[Excerpted passage — start]

- Pervoskite processing
Wet- or hybrid-processed perovskite (D3.3, M18 - April 2024)
To develop wet or hybrid processes for perovskite absorbers that yield device-quality and stable layers for scalable wafer formats with reproducible results, PEPPERONI partners compared various deposition methods. The main goal of the performed experiments reported in the deliverable was to achieve a quasi-Fermi level splitting (QFLS) with minimal variation while maintaining a specific optical bandgap. QFLS is a measure of how far the energy states of electrons and holes are pushed apart in an excited semiconductor, showing the energy potential for electrical or optical processes. This concept is crucial for understanding the efficiency of solar cells.

[Excerpted passage — finish]
[Source material — start]

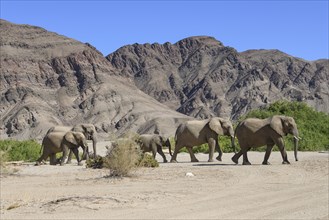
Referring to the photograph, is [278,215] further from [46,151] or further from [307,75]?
[307,75]

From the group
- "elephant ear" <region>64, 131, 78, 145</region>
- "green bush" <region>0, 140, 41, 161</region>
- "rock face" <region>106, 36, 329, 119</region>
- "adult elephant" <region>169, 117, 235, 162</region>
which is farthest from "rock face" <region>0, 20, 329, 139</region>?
"adult elephant" <region>169, 117, 235, 162</region>

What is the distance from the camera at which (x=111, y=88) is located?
141125 mm

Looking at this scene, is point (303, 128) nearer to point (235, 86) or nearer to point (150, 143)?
point (150, 143)

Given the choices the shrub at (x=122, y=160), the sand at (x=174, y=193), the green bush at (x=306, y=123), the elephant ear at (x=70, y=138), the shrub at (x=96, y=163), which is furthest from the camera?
the green bush at (x=306, y=123)

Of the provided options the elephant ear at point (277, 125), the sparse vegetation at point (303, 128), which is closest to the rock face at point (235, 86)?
the sparse vegetation at point (303, 128)

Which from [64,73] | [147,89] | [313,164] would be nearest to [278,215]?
[313,164]

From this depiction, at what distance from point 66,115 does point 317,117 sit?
98066 mm

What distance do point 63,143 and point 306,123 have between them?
18.6 m

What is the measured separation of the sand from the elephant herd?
5.37 feet

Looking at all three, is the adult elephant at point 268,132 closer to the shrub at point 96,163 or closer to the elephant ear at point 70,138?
the shrub at point 96,163

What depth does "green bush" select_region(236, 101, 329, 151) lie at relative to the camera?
3391 centimetres

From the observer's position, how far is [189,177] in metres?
17.3

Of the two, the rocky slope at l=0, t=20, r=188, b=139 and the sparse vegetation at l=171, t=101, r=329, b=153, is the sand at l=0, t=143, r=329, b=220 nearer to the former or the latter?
the sparse vegetation at l=171, t=101, r=329, b=153

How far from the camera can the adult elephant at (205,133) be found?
23828 mm
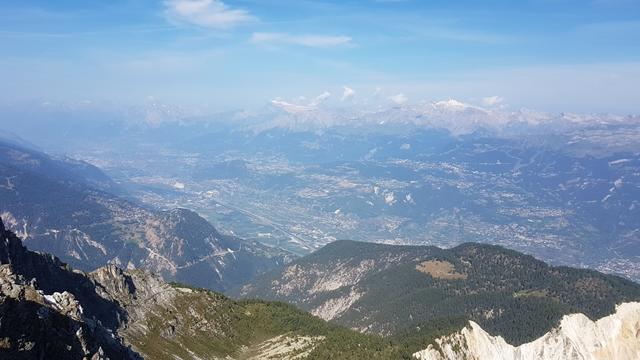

[Source material — finish]

* Task details *
Reproduce word for word the part of the perovskite processing text above that begins at the words "To develop wet" and stops after the words "of solar cells.".

* Written solution *
To develop wet or hybrid processes for perovskite absorbers that yield device-quality and stable layers for scalable wafer formats with reproducible results, PEPPERONI partners compared various deposition methods. The main goal of the performed experiments reported in the deliverable was to achieve a quasi-Fermi level splitting (QFLS) with minimal variation while maintaining a specific optical bandgap. QFLS is a measure of how far the energy states of electrons and holes are pushed apart in an excited semiconductor, showing the energy potential for electrical or optical processes. This concept is crucial for understanding the efficiency of solar cells.